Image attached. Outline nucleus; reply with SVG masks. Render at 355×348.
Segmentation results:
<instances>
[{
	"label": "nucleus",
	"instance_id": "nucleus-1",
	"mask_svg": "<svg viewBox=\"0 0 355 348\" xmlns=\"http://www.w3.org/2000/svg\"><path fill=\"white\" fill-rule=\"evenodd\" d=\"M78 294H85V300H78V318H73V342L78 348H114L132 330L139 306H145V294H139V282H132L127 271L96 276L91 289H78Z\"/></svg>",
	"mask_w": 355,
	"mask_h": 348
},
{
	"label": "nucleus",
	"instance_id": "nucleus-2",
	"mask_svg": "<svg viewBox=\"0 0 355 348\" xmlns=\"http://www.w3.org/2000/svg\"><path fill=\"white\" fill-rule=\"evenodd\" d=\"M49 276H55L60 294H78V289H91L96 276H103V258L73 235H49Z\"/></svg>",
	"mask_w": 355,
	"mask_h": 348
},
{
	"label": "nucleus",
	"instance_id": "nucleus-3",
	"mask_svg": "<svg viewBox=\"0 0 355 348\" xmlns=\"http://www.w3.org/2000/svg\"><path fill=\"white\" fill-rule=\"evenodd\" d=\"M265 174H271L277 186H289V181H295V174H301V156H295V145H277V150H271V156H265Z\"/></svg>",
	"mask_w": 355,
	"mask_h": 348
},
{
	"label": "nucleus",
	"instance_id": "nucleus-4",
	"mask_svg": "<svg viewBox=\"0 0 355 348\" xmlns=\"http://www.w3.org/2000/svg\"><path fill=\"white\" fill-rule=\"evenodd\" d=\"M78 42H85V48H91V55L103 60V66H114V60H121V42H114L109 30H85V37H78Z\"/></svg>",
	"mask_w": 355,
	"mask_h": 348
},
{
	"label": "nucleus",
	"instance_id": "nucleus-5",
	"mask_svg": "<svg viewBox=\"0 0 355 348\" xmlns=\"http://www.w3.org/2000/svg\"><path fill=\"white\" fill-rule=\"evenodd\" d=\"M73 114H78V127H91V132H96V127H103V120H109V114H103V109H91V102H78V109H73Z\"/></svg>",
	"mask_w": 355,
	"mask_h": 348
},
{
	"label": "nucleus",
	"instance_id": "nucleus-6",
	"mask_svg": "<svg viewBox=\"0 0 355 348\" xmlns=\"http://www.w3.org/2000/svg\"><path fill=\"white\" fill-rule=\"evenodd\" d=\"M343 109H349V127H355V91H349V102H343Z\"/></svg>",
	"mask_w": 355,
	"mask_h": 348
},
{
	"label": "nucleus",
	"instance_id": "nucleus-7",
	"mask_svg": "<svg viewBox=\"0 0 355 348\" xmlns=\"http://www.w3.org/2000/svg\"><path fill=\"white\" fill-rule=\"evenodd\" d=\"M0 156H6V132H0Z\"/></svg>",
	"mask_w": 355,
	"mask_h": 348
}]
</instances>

##############################

Goal
Set down all of the lines above once more, character for character, from the first through the last.

Full solution
Image attached. Outline nucleus; reply with SVG masks. Render at 355×348.
Segmentation results:
<instances>
[{
	"label": "nucleus",
	"instance_id": "nucleus-1",
	"mask_svg": "<svg viewBox=\"0 0 355 348\" xmlns=\"http://www.w3.org/2000/svg\"><path fill=\"white\" fill-rule=\"evenodd\" d=\"M78 294H85V300H78V318H73V342L78 348H114L132 330L139 306H145V294H139V282H132L127 271L96 276L91 289H78Z\"/></svg>",
	"mask_w": 355,
	"mask_h": 348
},
{
	"label": "nucleus",
	"instance_id": "nucleus-2",
	"mask_svg": "<svg viewBox=\"0 0 355 348\" xmlns=\"http://www.w3.org/2000/svg\"><path fill=\"white\" fill-rule=\"evenodd\" d=\"M49 276H55L60 294H78V289H91L96 276H103V258L73 235H49Z\"/></svg>",
	"mask_w": 355,
	"mask_h": 348
},
{
	"label": "nucleus",
	"instance_id": "nucleus-3",
	"mask_svg": "<svg viewBox=\"0 0 355 348\" xmlns=\"http://www.w3.org/2000/svg\"><path fill=\"white\" fill-rule=\"evenodd\" d=\"M265 174H271L277 186H289V181H295V174H301V156H295V145H277V150H271V156H265Z\"/></svg>",
	"mask_w": 355,
	"mask_h": 348
},
{
	"label": "nucleus",
	"instance_id": "nucleus-4",
	"mask_svg": "<svg viewBox=\"0 0 355 348\" xmlns=\"http://www.w3.org/2000/svg\"><path fill=\"white\" fill-rule=\"evenodd\" d=\"M78 42H85V48H91V55L103 60V66H114V60H121V42H114L109 30H85V37H78Z\"/></svg>",
	"mask_w": 355,
	"mask_h": 348
},
{
	"label": "nucleus",
	"instance_id": "nucleus-5",
	"mask_svg": "<svg viewBox=\"0 0 355 348\" xmlns=\"http://www.w3.org/2000/svg\"><path fill=\"white\" fill-rule=\"evenodd\" d=\"M73 114H78V127H91V132H96V127H103V120H109V114H103V109H91V102H78V109H73Z\"/></svg>",
	"mask_w": 355,
	"mask_h": 348
},
{
	"label": "nucleus",
	"instance_id": "nucleus-6",
	"mask_svg": "<svg viewBox=\"0 0 355 348\" xmlns=\"http://www.w3.org/2000/svg\"><path fill=\"white\" fill-rule=\"evenodd\" d=\"M343 109H349V127H355V91H349V102H343Z\"/></svg>",
	"mask_w": 355,
	"mask_h": 348
},
{
	"label": "nucleus",
	"instance_id": "nucleus-7",
	"mask_svg": "<svg viewBox=\"0 0 355 348\" xmlns=\"http://www.w3.org/2000/svg\"><path fill=\"white\" fill-rule=\"evenodd\" d=\"M0 156H6V132H0Z\"/></svg>",
	"mask_w": 355,
	"mask_h": 348
}]
</instances>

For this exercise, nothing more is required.